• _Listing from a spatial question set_
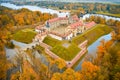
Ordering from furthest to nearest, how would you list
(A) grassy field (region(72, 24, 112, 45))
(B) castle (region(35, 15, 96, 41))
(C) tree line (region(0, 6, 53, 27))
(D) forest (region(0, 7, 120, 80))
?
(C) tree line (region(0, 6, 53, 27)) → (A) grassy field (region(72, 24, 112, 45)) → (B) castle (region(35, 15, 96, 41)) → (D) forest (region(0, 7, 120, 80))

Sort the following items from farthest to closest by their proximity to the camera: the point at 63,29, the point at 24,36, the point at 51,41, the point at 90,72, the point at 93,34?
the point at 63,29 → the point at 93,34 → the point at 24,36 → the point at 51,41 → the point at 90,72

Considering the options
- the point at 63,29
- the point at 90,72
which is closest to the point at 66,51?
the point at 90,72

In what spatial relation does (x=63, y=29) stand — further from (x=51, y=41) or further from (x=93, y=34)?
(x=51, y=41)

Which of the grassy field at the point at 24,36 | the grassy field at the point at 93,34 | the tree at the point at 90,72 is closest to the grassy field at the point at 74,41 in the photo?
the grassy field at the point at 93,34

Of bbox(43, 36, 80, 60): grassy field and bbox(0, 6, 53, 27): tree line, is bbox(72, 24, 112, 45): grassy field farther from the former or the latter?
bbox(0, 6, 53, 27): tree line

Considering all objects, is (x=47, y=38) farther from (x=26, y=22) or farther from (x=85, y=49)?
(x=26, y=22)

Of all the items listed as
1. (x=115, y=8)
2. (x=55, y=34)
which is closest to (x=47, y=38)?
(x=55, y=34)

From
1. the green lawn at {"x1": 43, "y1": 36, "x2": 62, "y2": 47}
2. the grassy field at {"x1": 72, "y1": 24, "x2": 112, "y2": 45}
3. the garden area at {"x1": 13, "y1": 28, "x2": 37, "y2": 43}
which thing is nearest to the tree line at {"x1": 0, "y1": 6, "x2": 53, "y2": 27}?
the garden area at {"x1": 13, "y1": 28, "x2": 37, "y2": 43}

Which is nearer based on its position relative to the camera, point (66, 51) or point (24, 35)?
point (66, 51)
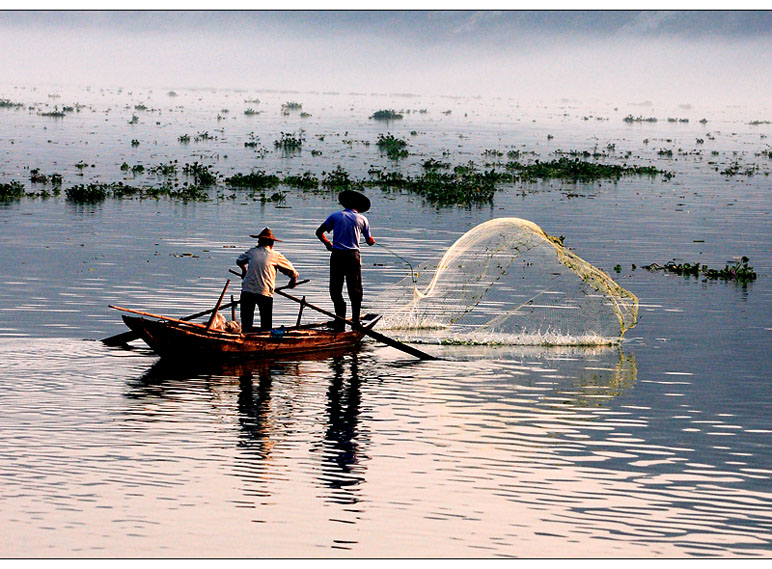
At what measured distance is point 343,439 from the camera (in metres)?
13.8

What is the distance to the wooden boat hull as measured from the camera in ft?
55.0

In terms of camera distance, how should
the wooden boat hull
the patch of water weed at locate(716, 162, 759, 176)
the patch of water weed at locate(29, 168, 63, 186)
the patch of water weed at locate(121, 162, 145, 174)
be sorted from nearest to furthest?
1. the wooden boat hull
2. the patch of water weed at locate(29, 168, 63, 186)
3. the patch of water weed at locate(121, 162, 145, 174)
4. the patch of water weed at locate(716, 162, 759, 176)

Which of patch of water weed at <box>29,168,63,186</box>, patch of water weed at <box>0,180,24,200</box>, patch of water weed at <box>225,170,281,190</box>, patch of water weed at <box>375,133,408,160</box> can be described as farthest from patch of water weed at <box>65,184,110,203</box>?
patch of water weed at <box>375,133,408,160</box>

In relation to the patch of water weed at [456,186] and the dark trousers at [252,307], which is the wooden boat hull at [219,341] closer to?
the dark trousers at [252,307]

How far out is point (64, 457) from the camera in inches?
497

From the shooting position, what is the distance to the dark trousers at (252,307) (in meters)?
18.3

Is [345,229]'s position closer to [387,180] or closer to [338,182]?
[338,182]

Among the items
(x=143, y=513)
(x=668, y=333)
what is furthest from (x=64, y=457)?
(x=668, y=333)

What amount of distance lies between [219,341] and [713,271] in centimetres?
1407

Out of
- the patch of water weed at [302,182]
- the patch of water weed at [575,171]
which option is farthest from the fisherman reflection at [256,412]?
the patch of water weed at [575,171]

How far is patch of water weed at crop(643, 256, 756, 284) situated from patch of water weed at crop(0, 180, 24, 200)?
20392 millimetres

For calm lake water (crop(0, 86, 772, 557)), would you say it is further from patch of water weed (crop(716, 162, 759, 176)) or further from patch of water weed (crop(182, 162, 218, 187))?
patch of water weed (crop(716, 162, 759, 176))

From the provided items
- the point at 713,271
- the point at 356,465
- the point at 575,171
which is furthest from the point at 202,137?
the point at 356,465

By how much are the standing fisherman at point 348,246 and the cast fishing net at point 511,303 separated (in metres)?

• _EXERCISE_
Recast the lines from the one with "For calm lake" through the end of the listing as a JSON list of strings, one string per line, leaving out blank lines.

• _RESPONSE FOR THIS EXERCISE_
[
  "For calm lake water (crop(0, 86, 772, 557)), would you say it is further from patch of water weed (crop(716, 162, 759, 176)) or further from patch of water weed (crop(182, 162, 218, 187))?",
  "patch of water weed (crop(716, 162, 759, 176))",
  "From the provided items",
  "- the point at 713,271",
  "- the point at 356,465",
  "- the point at 575,171",
  "which is furthest from the point at 202,137?",
  "the point at 356,465",
  "By how much are the standing fisherman at point 348,246 and the cast fishing net at point 511,303 separated (in metres)?"
]